> [Set tasks]
A. In the golf resort interview below, condense the paragraph beginning "We are in Rome, Wisconsin" into a short bulleted list that keeps its main facts.
B. Pick up the golf resort interview below after its last sentence and carry it forward.

Mike Keiser: I'm a hard-boiled capitalist. When you create a product, you know it works or not when you make money on it. I am Mike Keiser, I develop golf resorts in remote locations.
Josh Lesnik: I've been working on the Keiser portfolio of courses for the last 20 years. What Mike did really is turned the industry on its head. He said, "I'm going to go to where the golf ground is great and try and build a great golf course on great property with great architecture and see if they'll come."
Mike Keiser: My first course was in homage to the world's number one golf course, Pine Valley. The course I built was nine holes, it's on sand with some beautiful dunes, close to Lake Michigan. And it was successful, so that motivated me to decide to do at least one other golf course. As I get ready to build Bandon Dunes with David Kidd and his dad, Jimmy Kidd, I realize that America really hasn't built links courses. Why don't we have golf courses like Dornoch in America?
Josh Lesnik: In the late 90s, people were building golf courses close to major metropolitan areas. They were building them to sell homes, to sell real estate, really squeezing the golf course between homes, and what Mike did was really against the norm at that time in golf course development.
Mike Keiser: It slowly but surely dawned on me that to do a course like Dornoch, in particular, in America, even if it's a remote site, just might work out. I work very closely with the architects, not because I don't trust them, but because I enjoy it. If both the architect and I weigh in, I think the result is better. I leave them alone to do their best routing, then I walk it with them and tell them what I think. I actually rate each hole on a scale of 1 to 10 and share my scorecard with them.
Cabot Cliffs, number 16, which is a par 3, over the beach to an unbelievable green sight, that'd be a 9. That's a 9 that wants to be a 10. My total encyclopedia of knowledge is based on playing all the great courses numerous times and deciding which holes and which courses I liked the best and which I didn't.
So my job when I walk a brand new routing with an architect is to represent the retail golfer—that is, the golfer like me who usually doesn't break 90. And, therefore, my first take on this beautiful to-be par-3 was we needed a bigger bailout left, we needed a much bigger backstop in the back of the green, so where we ended up is he gave me additional bailout space on the left, a lot of backstop space in back, and he finally convinced me that the green is all about carrying it over sand, and we should have no bailout front and that's the way we built it.
We are in Rome, Wisconsin, population 600 people. I certainly wasn't looking for a golf course site in the Midwest, much less in central Wisconsin. I had no idea that half of Wisconsin is sand-based—100 foot sand dunes covered in plantation pines. Our use of paper is declining dramatically, and most of the paper mills have gone out of business, and therefore most of the demand for these Red Pine plantation trees is dwindling, so you can buy land very cheaply.
When you restore it as acreage, it returns to its sand-barren origins of what it was like 200 years ago and what it's been like for 12,000 years. It was worth building in this remote site, something a lot like Bandon, but without the ocean. The ultimate question is: Will enough golfers go play at it at a certain greens fee to make money at it? And the answer was "yes." It actually worked. It's my almost religious belief, if the architect does a good enough job, they will come.

> [Supplied records]
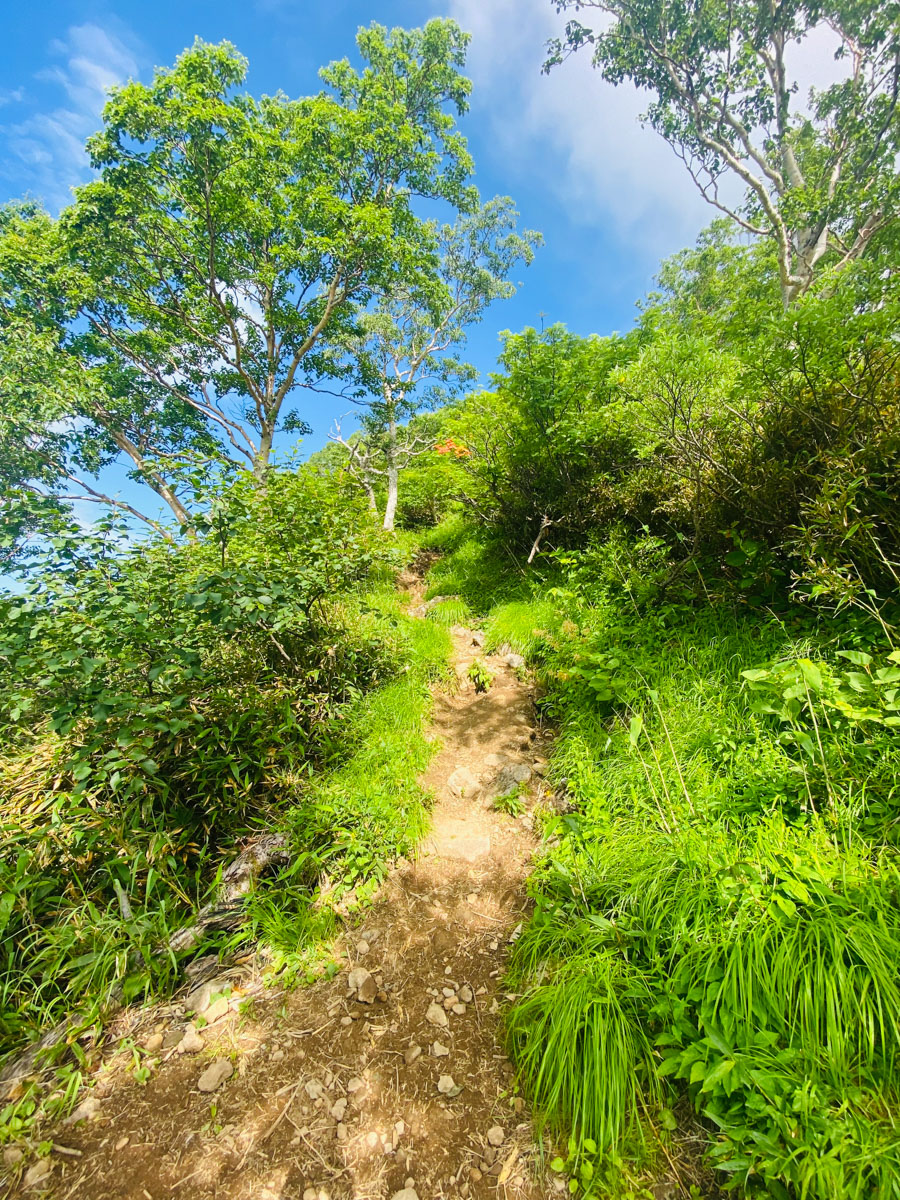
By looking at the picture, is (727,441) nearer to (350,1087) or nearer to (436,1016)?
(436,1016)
...
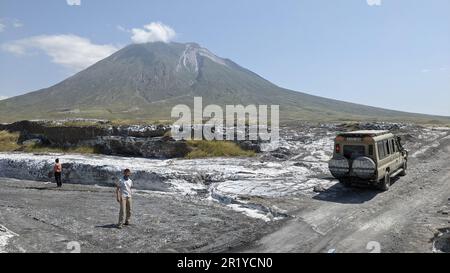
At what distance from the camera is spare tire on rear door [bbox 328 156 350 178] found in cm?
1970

> [Results by task]
A.
- We are in Rome, Wisconsin, a town of 600 people.
- I wasn't looking for a golf course site in the Midwest, let alone central Wisconsin.
- Half of Wisconsin is sand-based, with 100-foot sand dunes covered in plantation pines.
- Paper use is falling sharply and most paper mills have closed, so demand for Red Pine plantation trees is dwindling.
- As a result, land can be bought very cheaply.

B.
When I began building golf courses, I knew nothing about grass. If you were to quiz me now, we would find that I still know almost nothing about grass. It is really boring.
Changing the golfing landscape.
How Mike Keiser is challenging golf course development.
Mike Keiser made his first millions before he turned 30 from a business he and his college roommate from Amherst founded that made greeting cards on 100-percent recycled paper. They called the company Recycled Paper Greetings, and within a decade it was producing annual sales of some $100 million. Thanks to the success of that start-up, Keiser and his family, which included his wife Lindy and their four children, were able to live quite comfortably, with a primary home in the Chicago area and a weekend residence in the town of New Buffalo, Michigan.
One day in the mid-1980s, as he was taking a walk close to his New Buffalo abode, a real estate broker friend pulled along side in a car and asked through an open window: "Hey, did you hear what they are going to do to your forest?"
Keiser's "forest" was a nearby, 70-acre stand of pines growing out of sandy soil. Though it was actually owned by a Chicago bank, Keiser visited the property frequently. It was a favorite spot for afternoon strolls and also where he and his kids played what Keiser called "wilderness golf." The game was simple: someone picked a tree a distance away and whoever hit their shot closest to the designated target won that "hole." It was a much loved family retreat, and Keiser was heartbroken when he learned that a developer had put an offer on the property with plans to cut down the trees and then build a horde of townhouses. But his mood quickly changed when the broker added: "Their offer is loaded with contingencies, and if you come up with something in cash, you might be able to get it."
Keiser liked the sound of that idea and quickly made an all-cash bid that the bank accepted. And what happened after that not only changed his life but also altered the direction of modern golf architecture and ushered in a new Golden Era of course design in America.
Not long after he closed on that deal, Keiser engaged Dick Nugent to design a 9-hole track on the land that came to be the centerpiece of a place Keiser dubbed the Dunes Club. His inspiration was Pine Valley, a rugged track in the New Jersey Pine Barrens that was regarded as the finest golf course in America. It was noteworthy for its huge swathes of sandy waste areas and natural elevation changes as well as its overall difficulty. Pine Valley had a wild look that Keiser adored, and he also liked how its architects had utilized the terrain's features in crafting the golf holes as opposed to imposing their will on the property with bulldozers and backhoes.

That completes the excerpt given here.